─── EXTRACT TO READ

The wiring is done in the constructor in this example though it might also be broken out into separate wiring methods. The constructor takes an integer input, which for service implementations might come from a query parameter or equivalent (if that parameter was needed elsewhere it could also be stored and exposed with a getter, making a Conductor a useful place to propagate such inputs). Otherwise, only the values that are intended to be shared need be stored and exposed with getters, including CompletableFuture results from task methods. In this example, a2 is part of the wiring but need not be exposed externally so it is not saved.

When exposed through getters, CompletableFutures can be returned directly or after having been activated. The latter choice is typical, as in the example above, because it allows callers to apply chaining methods such as thenApply() without themselves having to deal with activation or even being exposed to or aware of BascomTask at all.

Summary

The predominant mechanism for managing asynchronous Java threads is CompletableFutures, which have extensive support for parallelization and chaining, but are not ideal when used as the primary structuring mechanism to manage execution at the task level. BascomTask compliments CompletableFutures by adding a task focus, simplifying the wiring and management of tasks and providing unique task-focused features.

BascomTask provides a low-friction way to exploit parallel task execution that is a common need for microservices. It is end-to-end asynchronous, which is important for high-volume services without requiring blocking threads at any level. It is lightweight, highly performant, feature-rich, and takes a minor effort to add to or remove from your code.

Complex service implementations may benefit from the Conductor Pattern in conjunction with BascomTask. Together, they provide highly efficient and effective resolution of the "at most once but only once" problem.

──────

GIVEN EXERCISE A
Translate this sentence from the BascomTask excerpt into Spanish: "BascomTask provides a low-friction way to exploit parallel task execution that is a common need for microservices."
GIVEN EXERCISE B
Duplicate part of the BascomTask excerpt: begin at the words "BascomTask provides a", and stop after "from your code.".

─── SUPPLIED INFORMATION

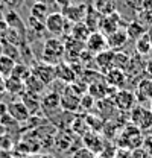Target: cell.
<instances>
[{"label": "cell", "instance_id": "23", "mask_svg": "<svg viewBox=\"0 0 152 158\" xmlns=\"http://www.w3.org/2000/svg\"><path fill=\"white\" fill-rule=\"evenodd\" d=\"M23 99H21V102L26 105V108L29 110V113L31 114H35L38 110H41V96H37V94H31V93H27V91H24L23 94Z\"/></svg>", "mask_w": 152, "mask_h": 158}, {"label": "cell", "instance_id": "6", "mask_svg": "<svg viewBox=\"0 0 152 158\" xmlns=\"http://www.w3.org/2000/svg\"><path fill=\"white\" fill-rule=\"evenodd\" d=\"M81 98L72 90L70 85L64 87V91L61 94V108L65 111H78L81 108Z\"/></svg>", "mask_w": 152, "mask_h": 158}, {"label": "cell", "instance_id": "14", "mask_svg": "<svg viewBox=\"0 0 152 158\" xmlns=\"http://www.w3.org/2000/svg\"><path fill=\"white\" fill-rule=\"evenodd\" d=\"M95 61L97 64V67L107 73L108 70L114 69V50L111 49H105L102 52H99L97 55H95Z\"/></svg>", "mask_w": 152, "mask_h": 158}, {"label": "cell", "instance_id": "18", "mask_svg": "<svg viewBox=\"0 0 152 158\" xmlns=\"http://www.w3.org/2000/svg\"><path fill=\"white\" fill-rule=\"evenodd\" d=\"M125 32H126L128 38L135 41L138 37H141L145 32H148V27H146V24H143L140 20H133V21H128V23H126Z\"/></svg>", "mask_w": 152, "mask_h": 158}, {"label": "cell", "instance_id": "27", "mask_svg": "<svg viewBox=\"0 0 152 158\" xmlns=\"http://www.w3.org/2000/svg\"><path fill=\"white\" fill-rule=\"evenodd\" d=\"M131 56L122 50H114V69H120V70H126L128 64H129Z\"/></svg>", "mask_w": 152, "mask_h": 158}, {"label": "cell", "instance_id": "34", "mask_svg": "<svg viewBox=\"0 0 152 158\" xmlns=\"http://www.w3.org/2000/svg\"><path fill=\"white\" fill-rule=\"evenodd\" d=\"M72 2H73V0H55V3H57L61 9H64V8H67L69 5H72Z\"/></svg>", "mask_w": 152, "mask_h": 158}, {"label": "cell", "instance_id": "22", "mask_svg": "<svg viewBox=\"0 0 152 158\" xmlns=\"http://www.w3.org/2000/svg\"><path fill=\"white\" fill-rule=\"evenodd\" d=\"M100 19H102V15L96 11L95 8H91V6H88V8H87V14H85L84 23L87 24V27H88L91 32L99 31V23H100Z\"/></svg>", "mask_w": 152, "mask_h": 158}, {"label": "cell", "instance_id": "11", "mask_svg": "<svg viewBox=\"0 0 152 158\" xmlns=\"http://www.w3.org/2000/svg\"><path fill=\"white\" fill-rule=\"evenodd\" d=\"M8 114L14 118L15 122H26L31 118V113L29 110L26 108V105L21 102V100H15V102H11L8 106Z\"/></svg>", "mask_w": 152, "mask_h": 158}, {"label": "cell", "instance_id": "10", "mask_svg": "<svg viewBox=\"0 0 152 158\" xmlns=\"http://www.w3.org/2000/svg\"><path fill=\"white\" fill-rule=\"evenodd\" d=\"M135 99L137 102H151L152 100V79L151 78H145L140 79L135 85Z\"/></svg>", "mask_w": 152, "mask_h": 158}, {"label": "cell", "instance_id": "24", "mask_svg": "<svg viewBox=\"0 0 152 158\" xmlns=\"http://www.w3.org/2000/svg\"><path fill=\"white\" fill-rule=\"evenodd\" d=\"M95 9L100 15H108L116 12V2L114 0H95Z\"/></svg>", "mask_w": 152, "mask_h": 158}, {"label": "cell", "instance_id": "36", "mask_svg": "<svg viewBox=\"0 0 152 158\" xmlns=\"http://www.w3.org/2000/svg\"><path fill=\"white\" fill-rule=\"evenodd\" d=\"M149 110H151V111H152V100H151V102H149Z\"/></svg>", "mask_w": 152, "mask_h": 158}, {"label": "cell", "instance_id": "21", "mask_svg": "<svg viewBox=\"0 0 152 158\" xmlns=\"http://www.w3.org/2000/svg\"><path fill=\"white\" fill-rule=\"evenodd\" d=\"M41 98H43L41 99V106L49 110V111L57 110L58 106H61V94L57 91H49Z\"/></svg>", "mask_w": 152, "mask_h": 158}, {"label": "cell", "instance_id": "30", "mask_svg": "<svg viewBox=\"0 0 152 158\" xmlns=\"http://www.w3.org/2000/svg\"><path fill=\"white\" fill-rule=\"evenodd\" d=\"M26 27H27V31H31V32H32L34 35H37V37H40V35L44 32V29H46L44 21L34 19V17H31V15H29V19H27V24H26Z\"/></svg>", "mask_w": 152, "mask_h": 158}, {"label": "cell", "instance_id": "16", "mask_svg": "<svg viewBox=\"0 0 152 158\" xmlns=\"http://www.w3.org/2000/svg\"><path fill=\"white\" fill-rule=\"evenodd\" d=\"M5 20H6V23H8V26H9L11 29L17 31V32H19L23 38L26 37V34H27V27H26V24L21 21L20 15L15 12V11H12V9H11L9 12H6Z\"/></svg>", "mask_w": 152, "mask_h": 158}, {"label": "cell", "instance_id": "9", "mask_svg": "<svg viewBox=\"0 0 152 158\" xmlns=\"http://www.w3.org/2000/svg\"><path fill=\"white\" fill-rule=\"evenodd\" d=\"M87 8H88V5H85V3H76V5L72 3L67 8L62 9V15L69 21H72V23L84 21L85 14H87Z\"/></svg>", "mask_w": 152, "mask_h": 158}, {"label": "cell", "instance_id": "31", "mask_svg": "<svg viewBox=\"0 0 152 158\" xmlns=\"http://www.w3.org/2000/svg\"><path fill=\"white\" fill-rule=\"evenodd\" d=\"M72 158H96V154L88 148H81L72 155Z\"/></svg>", "mask_w": 152, "mask_h": 158}, {"label": "cell", "instance_id": "8", "mask_svg": "<svg viewBox=\"0 0 152 158\" xmlns=\"http://www.w3.org/2000/svg\"><path fill=\"white\" fill-rule=\"evenodd\" d=\"M120 23H122V15L117 11L108 14V15H102L100 23H99V32H102L103 35H108V34H111L114 31L120 29L119 27Z\"/></svg>", "mask_w": 152, "mask_h": 158}, {"label": "cell", "instance_id": "29", "mask_svg": "<svg viewBox=\"0 0 152 158\" xmlns=\"http://www.w3.org/2000/svg\"><path fill=\"white\" fill-rule=\"evenodd\" d=\"M14 65H15V61L6 55H2L0 56V75L3 76H11L12 70H14Z\"/></svg>", "mask_w": 152, "mask_h": 158}, {"label": "cell", "instance_id": "7", "mask_svg": "<svg viewBox=\"0 0 152 158\" xmlns=\"http://www.w3.org/2000/svg\"><path fill=\"white\" fill-rule=\"evenodd\" d=\"M105 49H108V46H107V37L102 32H99V31L91 32L90 37L85 41V50H88L91 55H97L99 52H102Z\"/></svg>", "mask_w": 152, "mask_h": 158}, {"label": "cell", "instance_id": "25", "mask_svg": "<svg viewBox=\"0 0 152 158\" xmlns=\"http://www.w3.org/2000/svg\"><path fill=\"white\" fill-rule=\"evenodd\" d=\"M29 15H31V17H34V19H37V20L44 21L46 17L49 15V6H47V5H44V3L35 2V3L31 6V14H29Z\"/></svg>", "mask_w": 152, "mask_h": 158}, {"label": "cell", "instance_id": "13", "mask_svg": "<svg viewBox=\"0 0 152 158\" xmlns=\"http://www.w3.org/2000/svg\"><path fill=\"white\" fill-rule=\"evenodd\" d=\"M103 79H105V82L110 87H114V88L123 87L126 84V81H128L126 73L123 70H120V69H111V70H108L107 73H103Z\"/></svg>", "mask_w": 152, "mask_h": 158}, {"label": "cell", "instance_id": "19", "mask_svg": "<svg viewBox=\"0 0 152 158\" xmlns=\"http://www.w3.org/2000/svg\"><path fill=\"white\" fill-rule=\"evenodd\" d=\"M23 84H24V91H27V93H31V94H37V96H41L43 91H44V88L47 87L46 84H43V82H41L35 75H32V73H31V76L26 79Z\"/></svg>", "mask_w": 152, "mask_h": 158}, {"label": "cell", "instance_id": "1", "mask_svg": "<svg viewBox=\"0 0 152 158\" xmlns=\"http://www.w3.org/2000/svg\"><path fill=\"white\" fill-rule=\"evenodd\" d=\"M64 53H65V47H64V43L59 38L52 37V38H47L44 41L43 52H41L44 62L57 65L58 62H61V59L64 58Z\"/></svg>", "mask_w": 152, "mask_h": 158}, {"label": "cell", "instance_id": "28", "mask_svg": "<svg viewBox=\"0 0 152 158\" xmlns=\"http://www.w3.org/2000/svg\"><path fill=\"white\" fill-rule=\"evenodd\" d=\"M5 87H6V90H8L9 93H12V94H23V93H24V84H23L21 81H19V79L11 78V76L6 79Z\"/></svg>", "mask_w": 152, "mask_h": 158}, {"label": "cell", "instance_id": "35", "mask_svg": "<svg viewBox=\"0 0 152 158\" xmlns=\"http://www.w3.org/2000/svg\"><path fill=\"white\" fill-rule=\"evenodd\" d=\"M35 2H40V3H44V5H49V3H55V0H35Z\"/></svg>", "mask_w": 152, "mask_h": 158}, {"label": "cell", "instance_id": "26", "mask_svg": "<svg viewBox=\"0 0 152 158\" xmlns=\"http://www.w3.org/2000/svg\"><path fill=\"white\" fill-rule=\"evenodd\" d=\"M31 69L24 64V62H20V64H17L15 62V65H14V70H12V73H11V78H15L19 79V81H21V82H24L26 79L31 76Z\"/></svg>", "mask_w": 152, "mask_h": 158}, {"label": "cell", "instance_id": "5", "mask_svg": "<svg viewBox=\"0 0 152 158\" xmlns=\"http://www.w3.org/2000/svg\"><path fill=\"white\" fill-rule=\"evenodd\" d=\"M114 105L120 111H131L134 106L137 105V99L134 91L129 90H119L114 94Z\"/></svg>", "mask_w": 152, "mask_h": 158}, {"label": "cell", "instance_id": "3", "mask_svg": "<svg viewBox=\"0 0 152 158\" xmlns=\"http://www.w3.org/2000/svg\"><path fill=\"white\" fill-rule=\"evenodd\" d=\"M129 118L138 129L149 131L152 128V111L149 108H145L141 105H135L129 111Z\"/></svg>", "mask_w": 152, "mask_h": 158}, {"label": "cell", "instance_id": "4", "mask_svg": "<svg viewBox=\"0 0 152 158\" xmlns=\"http://www.w3.org/2000/svg\"><path fill=\"white\" fill-rule=\"evenodd\" d=\"M31 72H32V75H35V76H37L43 84H46V85H50V84L55 82V79H57L55 65L47 64V62H44V61L35 62V65H34V69H32Z\"/></svg>", "mask_w": 152, "mask_h": 158}, {"label": "cell", "instance_id": "15", "mask_svg": "<svg viewBox=\"0 0 152 158\" xmlns=\"http://www.w3.org/2000/svg\"><path fill=\"white\" fill-rule=\"evenodd\" d=\"M55 75H57V79L65 82V84H73L76 81L75 70L67 62H58L55 65Z\"/></svg>", "mask_w": 152, "mask_h": 158}, {"label": "cell", "instance_id": "17", "mask_svg": "<svg viewBox=\"0 0 152 158\" xmlns=\"http://www.w3.org/2000/svg\"><path fill=\"white\" fill-rule=\"evenodd\" d=\"M135 52L140 56H148L152 53V37L149 32H145L135 40Z\"/></svg>", "mask_w": 152, "mask_h": 158}, {"label": "cell", "instance_id": "32", "mask_svg": "<svg viewBox=\"0 0 152 158\" xmlns=\"http://www.w3.org/2000/svg\"><path fill=\"white\" fill-rule=\"evenodd\" d=\"M143 2L145 0H125V3L128 5V8H131L133 11H140V8H141V5H143Z\"/></svg>", "mask_w": 152, "mask_h": 158}, {"label": "cell", "instance_id": "2", "mask_svg": "<svg viewBox=\"0 0 152 158\" xmlns=\"http://www.w3.org/2000/svg\"><path fill=\"white\" fill-rule=\"evenodd\" d=\"M46 31L52 34L53 37H62L65 34H70L72 29V21L65 19L62 12H49V15L44 20Z\"/></svg>", "mask_w": 152, "mask_h": 158}, {"label": "cell", "instance_id": "33", "mask_svg": "<svg viewBox=\"0 0 152 158\" xmlns=\"http://www.w3.org/2000/svg\"><path fill=\"white\" fill-rule=\"evenodd\" d=\"M8 8H11L12 11H15V8H19L20 5L23 3V0H2Z\"/></svg>", "mask_w": 152, "mask_h": 158}, {"label": "cell", "instance_id": "12", "mask_svg": "<svg viewBox=\"0 0 152 158\" xmlns=\"http://www.w3.org/2000/svg\"><path fill=\"white\" fill-rule=\"evenodd\" d=\"M105 37H107V46L111 50L122 49L128 43V40H129L128 35H126V32H125V29H117V31H114V32L105 35Z\"/></svg>", "mask_w": 152, "mask_h": 158}, {"label": "cell", "instance_id": "20", "mask_svg": "<svg viewBox=\"0 0 152 158\" xmlns=\"http://www.w3.org/2000/svg\"><path fill=\"white\" fill-rule=\"evenodd\" d=\"M91 31L87 27V24L84 21H78V23H73L72 24V29H70V37H73L78 41H82L85 43L87 38L90 37Z\"/></svg>", "mask_w": 152, "mask_h": 158}]
</instances>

──────

SOLUTION A
BascomTask ofrece una forma de baja fricción de aprovechar la ejecución paralela de tareas, que es una necesidad común de los microservicios.

SOLUTION B
BascomTask provides a low-friction way to exploit parallel task execution that is a common need for microservices. It is end-to-end asynchronous, which is important for high-volume services without requiring blocking threads at any level. It is lightweight, highly performant, feature-rich, and takes a minor effort to add to or remove from your code.